Write out this sermon word for word, beginning at the words "This is a fascinating" and stopping after the words "didn't like God!".

(SELECTED EXTRACT)
--------------------------------------------------

In the school where I am chaplain, two of the skills we try to teach students are: First, how to build an evidence-based argument, and second, how to present the view you hold without demeaning or belittling those who disagree. This is especially true with controversial subjects that people hold strong opinions on.
Since we give feedback about this so often, to so many of our students, I thought I would create an example of a controversial, evidence-based argument, which was presented in a way that sought to include even those who disagree with my conclusion. And voila: This sermon was born. The texts read before this sermon included: Psalm 19.1-9; Acts 17.27-28; Romans 1.19-20; 1John 4.7-16.
As we continue our journey through Epiphany, the season when Christ's Light shines on ALL kids of people, through ALL kinds of experiences, I wanted to challenge you a little today about HOW we see God's Light. And this challenge comes from a question I frequently get asked, and that I was asked again last week. The question goes something like this:
"Fr. Nate, you seem like a smart guy. How come you still believe in God?"
This is a fascinating question for many reasons. First, that someone would think I'm smart. I'm honored, but that is a highly dubious assumption!
Second, it is fascinating because it's honest: We talk a lot about God's Light and Love, but a bunch of us wonder if the whole God thing is too good to be true. Why should we believe there a God to shine light on anyone in the first place?
I know, because I have been there. In 8th grade I began questioning whether God existed. By the time I was a senior in high school, I was what you might call an angry agnostic: I didn't know whether God was real, but I knew I didn't like God!
And I find that, for many many people, questioning and skepticism and doubt are something we deal with starting in the middle of adolescence. And that's natural.
The third reason the question is fascinating is because the assumption at the root of the question is that smart people don't usually believe in God. So, if I'm smart (and I'm not saying I am) why would I? Great question!

--------------------------------------------------

(RAW DATA)
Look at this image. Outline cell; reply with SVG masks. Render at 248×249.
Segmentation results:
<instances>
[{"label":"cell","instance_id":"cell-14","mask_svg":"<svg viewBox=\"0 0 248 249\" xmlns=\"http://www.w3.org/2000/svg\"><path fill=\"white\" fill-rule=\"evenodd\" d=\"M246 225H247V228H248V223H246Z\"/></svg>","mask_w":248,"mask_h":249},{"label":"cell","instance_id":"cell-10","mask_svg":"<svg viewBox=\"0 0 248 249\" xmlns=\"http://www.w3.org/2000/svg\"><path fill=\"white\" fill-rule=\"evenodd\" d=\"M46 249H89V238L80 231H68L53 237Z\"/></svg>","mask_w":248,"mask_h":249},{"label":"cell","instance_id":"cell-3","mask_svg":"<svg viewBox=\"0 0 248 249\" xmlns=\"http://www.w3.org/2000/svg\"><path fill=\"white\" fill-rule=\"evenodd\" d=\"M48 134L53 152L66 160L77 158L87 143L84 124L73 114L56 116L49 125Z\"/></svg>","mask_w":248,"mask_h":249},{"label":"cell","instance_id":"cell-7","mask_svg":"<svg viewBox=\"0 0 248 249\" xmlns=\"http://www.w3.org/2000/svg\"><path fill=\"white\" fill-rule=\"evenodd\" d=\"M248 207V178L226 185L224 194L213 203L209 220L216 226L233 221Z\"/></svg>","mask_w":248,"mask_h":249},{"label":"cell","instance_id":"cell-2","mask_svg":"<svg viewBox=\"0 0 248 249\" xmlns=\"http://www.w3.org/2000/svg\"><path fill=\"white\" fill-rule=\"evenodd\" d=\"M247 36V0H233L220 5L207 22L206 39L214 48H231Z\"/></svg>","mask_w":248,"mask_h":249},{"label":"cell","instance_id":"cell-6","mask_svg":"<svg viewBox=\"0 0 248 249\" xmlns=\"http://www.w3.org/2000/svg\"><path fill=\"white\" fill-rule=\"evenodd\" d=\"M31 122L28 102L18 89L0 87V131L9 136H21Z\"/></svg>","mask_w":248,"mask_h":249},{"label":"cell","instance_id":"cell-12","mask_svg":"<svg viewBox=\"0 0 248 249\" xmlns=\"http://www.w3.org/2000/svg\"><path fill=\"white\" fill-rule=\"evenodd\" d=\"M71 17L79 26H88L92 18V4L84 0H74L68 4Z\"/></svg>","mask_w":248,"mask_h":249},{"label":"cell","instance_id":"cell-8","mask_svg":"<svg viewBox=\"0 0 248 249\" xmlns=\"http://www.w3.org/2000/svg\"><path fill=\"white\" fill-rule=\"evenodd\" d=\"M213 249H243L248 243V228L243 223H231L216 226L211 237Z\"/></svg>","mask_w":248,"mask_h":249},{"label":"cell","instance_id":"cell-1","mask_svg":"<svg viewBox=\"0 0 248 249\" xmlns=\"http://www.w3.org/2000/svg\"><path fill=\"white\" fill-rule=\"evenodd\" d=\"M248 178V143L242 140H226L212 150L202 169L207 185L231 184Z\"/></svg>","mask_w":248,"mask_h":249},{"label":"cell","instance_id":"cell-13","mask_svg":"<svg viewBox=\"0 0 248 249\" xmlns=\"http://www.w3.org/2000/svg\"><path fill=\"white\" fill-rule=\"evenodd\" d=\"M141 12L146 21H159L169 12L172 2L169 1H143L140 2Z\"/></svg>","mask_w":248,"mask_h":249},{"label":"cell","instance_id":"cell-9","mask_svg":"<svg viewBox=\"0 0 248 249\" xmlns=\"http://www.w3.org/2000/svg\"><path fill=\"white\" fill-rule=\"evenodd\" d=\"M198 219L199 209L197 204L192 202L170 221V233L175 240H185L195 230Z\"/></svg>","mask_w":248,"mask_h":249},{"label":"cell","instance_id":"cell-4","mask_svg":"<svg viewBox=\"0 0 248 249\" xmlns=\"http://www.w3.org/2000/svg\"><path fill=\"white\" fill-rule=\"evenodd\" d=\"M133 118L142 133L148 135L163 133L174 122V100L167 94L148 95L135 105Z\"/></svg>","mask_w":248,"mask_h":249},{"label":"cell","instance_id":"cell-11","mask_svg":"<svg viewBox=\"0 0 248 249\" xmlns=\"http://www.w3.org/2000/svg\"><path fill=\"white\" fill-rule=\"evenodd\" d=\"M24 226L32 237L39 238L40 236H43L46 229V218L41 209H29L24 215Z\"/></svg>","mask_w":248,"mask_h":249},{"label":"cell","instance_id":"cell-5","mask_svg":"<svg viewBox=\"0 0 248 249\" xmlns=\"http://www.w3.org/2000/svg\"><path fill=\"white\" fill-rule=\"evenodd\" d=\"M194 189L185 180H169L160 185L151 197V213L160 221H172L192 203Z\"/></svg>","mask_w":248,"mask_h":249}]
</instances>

--------------------------------------------------

(RESULT OF THE EXERCISE)
This is a fascinating question for many reasons. First, that someone would think I'm smart. I'm honored, but that is a highly dubious assumption!
Second, it is fascinating because it's honest: We talk a lot about God's Light and Love, but a bunch of us wonder if the whole God thing is too good to be true. Why should we believe there a God to shine light on anyone in the first place?
I know, because I have been there. In 8th grade I began questioning whether God existed. By the time I was a senior in high school, I was what you might call an angry agnostic: I didn't know whether God was real, but I knew I didn't like God!